→ **Text excerpt**:
PrivateGaze: Preserving User Privacy in Black-box Mobile Gaze Tracking Services
Lingyu Du, Jinyuan Jia, Xucong Zhang, Guohao Lan
TL;DR
PrivateGaze addresses privacy risks in black-box mobile gaze-tracking by introducing a user-side privacy preserver that obfuscates full-face input while preserving gaze accuracy. It employs an anchor-image template and a surrogate gaze estimator trained on public data to supervise obfuscated-image generation, enabling effective use of black-box gaze services. Empirical results show strong protection against identity and gender attribute inference with obfuscated inputs, while maintaining gaze-estimation performance across four datasets and multiple backbones. The approach is designed for on-device deployment with low latency and broad compatibility, offering a practical path toward privacy-preserving gaze tracking in real-world mobile applications.

→ **Record set**:
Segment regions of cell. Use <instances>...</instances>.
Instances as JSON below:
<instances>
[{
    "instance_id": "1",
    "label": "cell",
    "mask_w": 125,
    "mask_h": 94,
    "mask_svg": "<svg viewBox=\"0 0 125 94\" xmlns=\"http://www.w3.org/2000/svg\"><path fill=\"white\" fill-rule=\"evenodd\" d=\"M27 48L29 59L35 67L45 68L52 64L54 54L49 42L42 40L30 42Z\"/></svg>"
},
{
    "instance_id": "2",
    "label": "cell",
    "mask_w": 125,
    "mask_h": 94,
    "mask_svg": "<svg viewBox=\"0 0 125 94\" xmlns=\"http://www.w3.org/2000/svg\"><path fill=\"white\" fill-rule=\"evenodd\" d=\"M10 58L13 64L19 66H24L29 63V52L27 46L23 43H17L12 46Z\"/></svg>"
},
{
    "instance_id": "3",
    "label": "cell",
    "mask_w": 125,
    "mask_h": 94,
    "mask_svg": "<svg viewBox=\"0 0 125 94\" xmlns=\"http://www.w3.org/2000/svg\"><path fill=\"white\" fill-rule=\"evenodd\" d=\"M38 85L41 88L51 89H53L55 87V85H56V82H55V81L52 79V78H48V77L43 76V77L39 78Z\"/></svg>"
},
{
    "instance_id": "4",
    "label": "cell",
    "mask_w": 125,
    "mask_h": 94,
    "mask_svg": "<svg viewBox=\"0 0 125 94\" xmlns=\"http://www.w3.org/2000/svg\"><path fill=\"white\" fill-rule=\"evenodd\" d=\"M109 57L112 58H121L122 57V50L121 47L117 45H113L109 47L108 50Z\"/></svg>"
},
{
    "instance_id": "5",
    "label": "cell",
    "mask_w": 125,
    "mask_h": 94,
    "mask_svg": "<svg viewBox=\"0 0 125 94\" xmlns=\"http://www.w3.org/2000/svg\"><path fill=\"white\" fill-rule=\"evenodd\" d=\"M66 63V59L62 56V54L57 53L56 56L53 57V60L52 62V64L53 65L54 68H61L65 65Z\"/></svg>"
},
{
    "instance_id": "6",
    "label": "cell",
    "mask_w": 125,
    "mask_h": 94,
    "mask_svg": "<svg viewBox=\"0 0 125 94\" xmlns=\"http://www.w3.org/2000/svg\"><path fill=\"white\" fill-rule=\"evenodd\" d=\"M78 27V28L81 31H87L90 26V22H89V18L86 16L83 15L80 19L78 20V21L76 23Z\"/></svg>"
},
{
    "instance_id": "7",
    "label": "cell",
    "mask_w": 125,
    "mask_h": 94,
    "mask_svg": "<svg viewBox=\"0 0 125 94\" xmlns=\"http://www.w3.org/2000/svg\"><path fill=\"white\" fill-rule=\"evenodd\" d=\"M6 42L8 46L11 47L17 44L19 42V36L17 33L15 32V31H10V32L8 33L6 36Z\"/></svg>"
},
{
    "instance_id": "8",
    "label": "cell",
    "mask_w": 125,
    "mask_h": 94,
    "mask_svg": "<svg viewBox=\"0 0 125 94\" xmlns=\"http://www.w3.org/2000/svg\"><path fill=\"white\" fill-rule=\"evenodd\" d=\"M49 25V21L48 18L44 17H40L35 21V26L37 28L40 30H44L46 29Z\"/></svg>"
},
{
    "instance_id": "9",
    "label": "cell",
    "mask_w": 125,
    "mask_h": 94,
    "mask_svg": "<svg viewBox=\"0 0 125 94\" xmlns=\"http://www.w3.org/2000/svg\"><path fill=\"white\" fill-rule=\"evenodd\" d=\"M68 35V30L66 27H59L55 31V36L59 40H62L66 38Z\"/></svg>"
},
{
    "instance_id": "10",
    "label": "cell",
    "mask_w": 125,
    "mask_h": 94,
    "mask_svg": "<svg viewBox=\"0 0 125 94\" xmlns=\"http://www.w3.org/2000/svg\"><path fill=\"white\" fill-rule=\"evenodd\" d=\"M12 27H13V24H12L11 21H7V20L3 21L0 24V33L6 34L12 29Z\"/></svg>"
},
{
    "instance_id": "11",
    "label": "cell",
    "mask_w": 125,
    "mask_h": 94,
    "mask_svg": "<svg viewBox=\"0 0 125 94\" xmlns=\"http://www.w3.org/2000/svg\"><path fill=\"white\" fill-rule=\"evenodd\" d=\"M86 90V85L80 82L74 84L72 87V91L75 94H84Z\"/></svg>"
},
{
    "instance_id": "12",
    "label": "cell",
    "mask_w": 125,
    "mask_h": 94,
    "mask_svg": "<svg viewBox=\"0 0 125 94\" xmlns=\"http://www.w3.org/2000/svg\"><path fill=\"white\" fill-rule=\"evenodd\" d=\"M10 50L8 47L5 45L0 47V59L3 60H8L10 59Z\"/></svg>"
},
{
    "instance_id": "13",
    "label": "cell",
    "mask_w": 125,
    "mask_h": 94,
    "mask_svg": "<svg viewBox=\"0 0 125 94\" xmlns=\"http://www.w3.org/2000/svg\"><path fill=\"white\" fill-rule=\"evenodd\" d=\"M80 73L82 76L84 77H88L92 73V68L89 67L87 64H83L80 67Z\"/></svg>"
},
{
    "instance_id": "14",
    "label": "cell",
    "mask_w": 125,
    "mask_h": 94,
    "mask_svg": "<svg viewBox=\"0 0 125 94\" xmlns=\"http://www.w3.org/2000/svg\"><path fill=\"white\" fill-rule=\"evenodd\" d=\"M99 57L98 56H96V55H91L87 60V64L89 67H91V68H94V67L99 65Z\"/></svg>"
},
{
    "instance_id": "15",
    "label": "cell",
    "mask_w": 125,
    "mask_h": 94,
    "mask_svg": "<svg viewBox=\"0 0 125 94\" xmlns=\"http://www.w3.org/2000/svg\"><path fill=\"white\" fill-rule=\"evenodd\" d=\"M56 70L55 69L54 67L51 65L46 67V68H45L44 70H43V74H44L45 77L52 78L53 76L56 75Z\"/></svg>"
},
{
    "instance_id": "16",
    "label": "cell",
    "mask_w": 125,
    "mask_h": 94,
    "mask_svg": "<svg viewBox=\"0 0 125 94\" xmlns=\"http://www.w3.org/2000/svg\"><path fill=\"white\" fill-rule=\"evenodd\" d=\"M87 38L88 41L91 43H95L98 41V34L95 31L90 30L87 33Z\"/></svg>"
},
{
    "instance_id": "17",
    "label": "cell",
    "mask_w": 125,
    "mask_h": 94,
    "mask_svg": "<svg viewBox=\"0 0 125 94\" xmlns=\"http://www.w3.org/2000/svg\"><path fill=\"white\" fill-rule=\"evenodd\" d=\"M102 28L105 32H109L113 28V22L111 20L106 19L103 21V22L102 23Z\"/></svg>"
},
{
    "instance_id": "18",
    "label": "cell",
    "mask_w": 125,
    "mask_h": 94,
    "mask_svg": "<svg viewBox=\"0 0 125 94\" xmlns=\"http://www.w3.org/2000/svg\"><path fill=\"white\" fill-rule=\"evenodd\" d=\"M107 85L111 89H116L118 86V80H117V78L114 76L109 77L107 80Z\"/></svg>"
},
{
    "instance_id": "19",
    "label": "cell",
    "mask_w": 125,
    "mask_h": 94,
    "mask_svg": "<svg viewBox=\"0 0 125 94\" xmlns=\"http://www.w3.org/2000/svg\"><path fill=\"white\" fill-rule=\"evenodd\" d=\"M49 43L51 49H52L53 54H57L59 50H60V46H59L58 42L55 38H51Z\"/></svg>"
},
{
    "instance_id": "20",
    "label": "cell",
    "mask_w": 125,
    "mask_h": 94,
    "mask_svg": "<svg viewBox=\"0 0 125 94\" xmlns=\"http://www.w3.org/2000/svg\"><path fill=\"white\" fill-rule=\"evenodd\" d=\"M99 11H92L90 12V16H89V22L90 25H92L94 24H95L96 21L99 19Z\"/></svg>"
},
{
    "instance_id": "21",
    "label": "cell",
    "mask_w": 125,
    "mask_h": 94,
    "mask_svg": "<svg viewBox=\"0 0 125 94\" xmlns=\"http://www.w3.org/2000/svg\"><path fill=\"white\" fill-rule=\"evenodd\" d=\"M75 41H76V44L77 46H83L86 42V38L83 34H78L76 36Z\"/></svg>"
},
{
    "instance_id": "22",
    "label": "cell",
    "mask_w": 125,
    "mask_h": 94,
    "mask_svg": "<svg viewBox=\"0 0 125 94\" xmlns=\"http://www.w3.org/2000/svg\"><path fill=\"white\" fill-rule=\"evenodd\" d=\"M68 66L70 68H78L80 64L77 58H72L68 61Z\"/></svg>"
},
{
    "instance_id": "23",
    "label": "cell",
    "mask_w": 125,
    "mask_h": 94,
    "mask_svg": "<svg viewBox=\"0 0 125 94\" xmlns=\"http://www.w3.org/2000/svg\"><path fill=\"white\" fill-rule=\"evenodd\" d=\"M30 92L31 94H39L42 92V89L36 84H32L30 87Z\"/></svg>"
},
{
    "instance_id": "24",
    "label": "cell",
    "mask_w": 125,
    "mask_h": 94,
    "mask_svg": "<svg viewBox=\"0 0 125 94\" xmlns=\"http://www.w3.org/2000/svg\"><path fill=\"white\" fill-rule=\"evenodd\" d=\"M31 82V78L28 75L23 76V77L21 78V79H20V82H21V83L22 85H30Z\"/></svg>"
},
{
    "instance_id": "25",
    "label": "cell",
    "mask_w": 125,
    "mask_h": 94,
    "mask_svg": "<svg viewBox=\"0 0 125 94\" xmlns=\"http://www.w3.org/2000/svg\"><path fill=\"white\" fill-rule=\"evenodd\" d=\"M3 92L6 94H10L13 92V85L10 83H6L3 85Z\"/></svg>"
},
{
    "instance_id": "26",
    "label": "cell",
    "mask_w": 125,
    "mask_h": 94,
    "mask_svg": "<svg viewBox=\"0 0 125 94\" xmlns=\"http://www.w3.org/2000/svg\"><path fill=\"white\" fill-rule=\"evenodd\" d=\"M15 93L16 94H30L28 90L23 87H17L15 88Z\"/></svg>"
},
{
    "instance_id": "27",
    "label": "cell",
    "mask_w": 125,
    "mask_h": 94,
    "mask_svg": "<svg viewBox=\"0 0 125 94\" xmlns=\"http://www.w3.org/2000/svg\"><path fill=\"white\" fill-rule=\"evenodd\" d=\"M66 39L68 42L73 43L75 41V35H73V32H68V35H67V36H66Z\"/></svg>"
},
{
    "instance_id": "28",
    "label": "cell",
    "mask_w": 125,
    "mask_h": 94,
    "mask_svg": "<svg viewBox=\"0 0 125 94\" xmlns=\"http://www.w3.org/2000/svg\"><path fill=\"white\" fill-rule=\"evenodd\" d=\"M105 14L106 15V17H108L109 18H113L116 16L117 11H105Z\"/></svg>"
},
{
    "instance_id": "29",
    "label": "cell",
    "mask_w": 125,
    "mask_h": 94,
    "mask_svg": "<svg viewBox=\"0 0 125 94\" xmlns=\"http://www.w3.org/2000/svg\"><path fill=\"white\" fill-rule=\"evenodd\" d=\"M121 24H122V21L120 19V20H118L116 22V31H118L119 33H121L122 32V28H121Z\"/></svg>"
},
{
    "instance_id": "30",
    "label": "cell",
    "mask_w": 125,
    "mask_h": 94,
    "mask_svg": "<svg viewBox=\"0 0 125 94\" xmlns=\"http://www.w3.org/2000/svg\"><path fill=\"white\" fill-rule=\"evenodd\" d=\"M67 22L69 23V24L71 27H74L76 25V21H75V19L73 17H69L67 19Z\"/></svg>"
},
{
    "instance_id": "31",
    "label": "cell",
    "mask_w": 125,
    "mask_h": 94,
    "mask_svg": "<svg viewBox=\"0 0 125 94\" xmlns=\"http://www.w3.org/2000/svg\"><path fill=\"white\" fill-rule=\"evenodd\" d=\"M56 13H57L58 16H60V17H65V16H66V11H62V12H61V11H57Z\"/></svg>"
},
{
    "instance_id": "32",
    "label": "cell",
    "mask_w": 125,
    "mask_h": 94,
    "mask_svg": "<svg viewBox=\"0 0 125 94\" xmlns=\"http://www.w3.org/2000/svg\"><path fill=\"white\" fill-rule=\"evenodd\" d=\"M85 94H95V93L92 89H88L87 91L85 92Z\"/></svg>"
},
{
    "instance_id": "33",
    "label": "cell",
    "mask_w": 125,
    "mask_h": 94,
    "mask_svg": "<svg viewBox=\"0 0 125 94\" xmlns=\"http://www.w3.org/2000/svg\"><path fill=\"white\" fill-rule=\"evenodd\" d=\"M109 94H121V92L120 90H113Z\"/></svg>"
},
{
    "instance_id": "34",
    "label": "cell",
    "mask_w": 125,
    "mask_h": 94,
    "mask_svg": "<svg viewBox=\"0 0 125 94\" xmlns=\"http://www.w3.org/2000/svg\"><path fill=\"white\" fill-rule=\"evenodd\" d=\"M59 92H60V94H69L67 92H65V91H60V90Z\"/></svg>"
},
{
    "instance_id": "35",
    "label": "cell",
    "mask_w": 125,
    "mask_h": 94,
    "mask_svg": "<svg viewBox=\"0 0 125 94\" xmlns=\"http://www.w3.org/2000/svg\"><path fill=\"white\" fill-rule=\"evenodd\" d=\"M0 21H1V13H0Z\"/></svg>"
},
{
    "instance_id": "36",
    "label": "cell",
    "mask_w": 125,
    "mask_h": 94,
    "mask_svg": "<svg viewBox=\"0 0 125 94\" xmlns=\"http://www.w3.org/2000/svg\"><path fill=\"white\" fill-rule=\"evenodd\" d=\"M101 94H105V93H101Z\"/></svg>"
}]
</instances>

→ **Task list**:
1. Using the PrivateGaze summary, answer:
(a) What kind of input does the user-side privacy preserver obfuscate?
(b) On what data is the surrogate gaze estimator trained?
(c) Across how many datasets was gaze-estimation performance maintained?
2. Repeat the passage of the PrivateGaze summary that begins at the words "PrivateGaze: Preserving User" and stops after "real-world mobile applications.".
3. Write the next part of the PrivateGaze summary, picking up after its final sentence.

→ **Answers to this exercise**:
1.
(a) Full-face input.
(b) Public data.
(c) Four.

2.
PrivateGaze: Preserving User Privacy in Black-box Mobile Gaze Tracking Services
Lingyu Du, Jinyuan Jia, Xucong Zhang, Guohao Lan
TL;DR
PrivateGaze addresses privacy risks in black-box mobile gaze-tracking by introducing a user-side privacy preserver that obfuscates full-face input while preserving gaze accuracy. It employs an anchor-image template and a surrogate gaze estimator trained on public data to supervise obfuscated-image generation, enabling effective use of black-box gaze services. Empirical results show strong protection against identity and gender attribute inference with obfuscated inputs, while maintaining gaze-estimation performance across four datasets and multiple backbones. The approach is designed for on-device deployment with low latency and broad compatibility, offering a practical path toward privacy-preserving gaze tracking in real-world mobile applications.

3.
Abstract
Eye gaze contains rich information about human attention and cognitive processes. This capability makes the underlying technology, known as gaze tracking, a critical enabler for many ubiquitous applications and has triggered the development of easy-to-use gaze estimation services. Indeed, by utilizing the ubiquitous cameras on tablets and smartphones, users can readily access many gaze estimation services. In using these services, users must provide their full-face images to the gaze estimator, which is often a black box. This poses significant privacy threats to the users, especially when a malicious service provider gathers a large collection of face images to classify sensitive user attributes. In this work, we present PrivateGaze, the first approach that can effectively preserve users' privacy in black-box gaze tracking services without compromising gaze estimation performance. Specifically, we proposed a novel framework to train a privacy preserver that converts full-face images into obfuscated counterparts, which are effective for gaze estimation while containing no privacy information. Evaluation on four datasets shows that the obfuscated image can protect users' private information, such as identity and gender, against unauthorized attribute classification. Meanwhile, when used directly by the black-box gaze estimator as inputs, the obfuscated images lead to comparable tracking performance to the conventional, unprotected full-face images.